Sunday, March 13, 2011
I'm so 3000 and 8, you so 2000 and late
Apparently something dramatic happened in 2008, because that is when most of my friends in the blogging world stopped updating their blogs. And although I didn't know it at the time, I was simply following the trend. Today as I went through my links to friends' pages, I discovered that some of the links are not even working anymore (don't worry I got rid of those). Except for the faithful few, my tiny blogging world had become virtually obsolete. But with the addition of my sister to the blogosphere (check out Confluence), I decided that blogging should become a "thing" again. Therefore, I write to you, oh internet, and once again put my thoughts out for all to read. But, since I don't have any thoughts of my own at the moment, I thought I would share with you someone else's thoughts.

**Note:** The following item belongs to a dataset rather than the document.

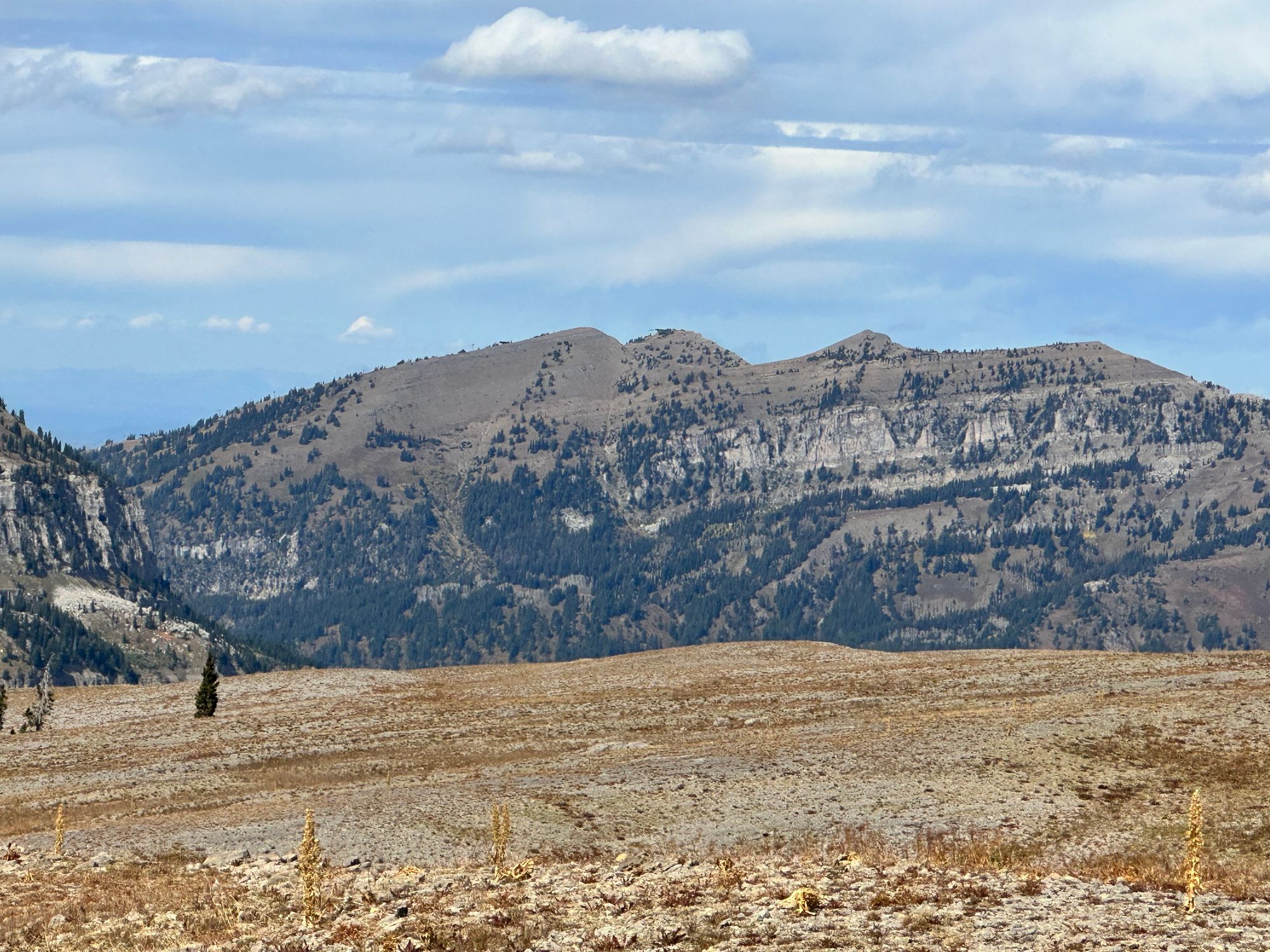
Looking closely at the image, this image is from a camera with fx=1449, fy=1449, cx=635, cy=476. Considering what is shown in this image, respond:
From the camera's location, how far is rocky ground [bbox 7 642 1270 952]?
32.0 metres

Lately I've been struck by the Puritans and their intense devotion to studying the Word of God. The book "The Valley of Vision" is a collection of their prayers that were the fruit of hours of studying and meditating on the Scripture. In a prayer titled Continual Repentance, the last stanza is a plea:
Grant me never to lose sight of
the exceeding sinfulness of sin,
the exceeding righteousness of salvation,
the exceeding glory of Christ,
the exceeding beauty of holiness,
the exceeding wonder of grace.
Yesterday, we had a women's conference at our church. One of the seminars I attended was about being a servant. This prayer is perfect because if it is answered (and it is by God's grace), then we have the ability to serve humbly and to the glory of God. One of the points of the seminar is that a servant knows who they are. This includes knowing the depth of sin/our standing before God, the glory of Christ, and really everything in between. Another point is that being a servant demands continual repentance. Finally, being a servant means following our ultimate example, Jesus Christ himself. Though I'm positive the Puritans were not perfect, they definitely had a much better grasp on this concept than I do.